## What is being asked
How many lines in the records below hold the string "black"? Answer with the number alone.

===============

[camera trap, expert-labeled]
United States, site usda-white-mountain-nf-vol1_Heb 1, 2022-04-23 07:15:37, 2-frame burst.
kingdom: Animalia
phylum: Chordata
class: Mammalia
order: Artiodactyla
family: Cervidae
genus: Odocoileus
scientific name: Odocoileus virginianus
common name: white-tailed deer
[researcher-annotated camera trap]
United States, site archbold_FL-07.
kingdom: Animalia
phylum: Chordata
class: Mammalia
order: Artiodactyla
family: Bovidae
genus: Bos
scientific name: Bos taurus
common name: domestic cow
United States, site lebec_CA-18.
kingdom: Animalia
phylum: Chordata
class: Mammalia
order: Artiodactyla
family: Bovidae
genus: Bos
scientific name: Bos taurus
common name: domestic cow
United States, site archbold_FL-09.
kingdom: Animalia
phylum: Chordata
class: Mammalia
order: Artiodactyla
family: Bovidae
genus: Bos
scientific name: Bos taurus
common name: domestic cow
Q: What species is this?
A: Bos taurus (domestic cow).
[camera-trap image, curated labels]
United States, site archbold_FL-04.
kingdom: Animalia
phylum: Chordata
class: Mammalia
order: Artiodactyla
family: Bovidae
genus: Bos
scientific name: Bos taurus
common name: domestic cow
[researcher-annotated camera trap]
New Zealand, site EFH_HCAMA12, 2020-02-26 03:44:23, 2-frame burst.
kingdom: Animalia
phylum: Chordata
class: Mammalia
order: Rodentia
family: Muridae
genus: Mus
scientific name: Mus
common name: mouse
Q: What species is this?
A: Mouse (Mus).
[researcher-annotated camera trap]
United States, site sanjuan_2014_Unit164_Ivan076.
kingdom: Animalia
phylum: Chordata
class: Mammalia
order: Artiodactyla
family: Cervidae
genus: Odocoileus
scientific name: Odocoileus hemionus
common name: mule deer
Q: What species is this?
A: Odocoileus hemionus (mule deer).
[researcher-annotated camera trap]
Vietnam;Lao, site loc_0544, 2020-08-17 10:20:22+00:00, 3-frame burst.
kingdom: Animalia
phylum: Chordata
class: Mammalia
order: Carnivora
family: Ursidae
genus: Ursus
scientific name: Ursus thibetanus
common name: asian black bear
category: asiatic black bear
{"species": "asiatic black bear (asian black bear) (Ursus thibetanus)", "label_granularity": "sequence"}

===============

## Task answer
3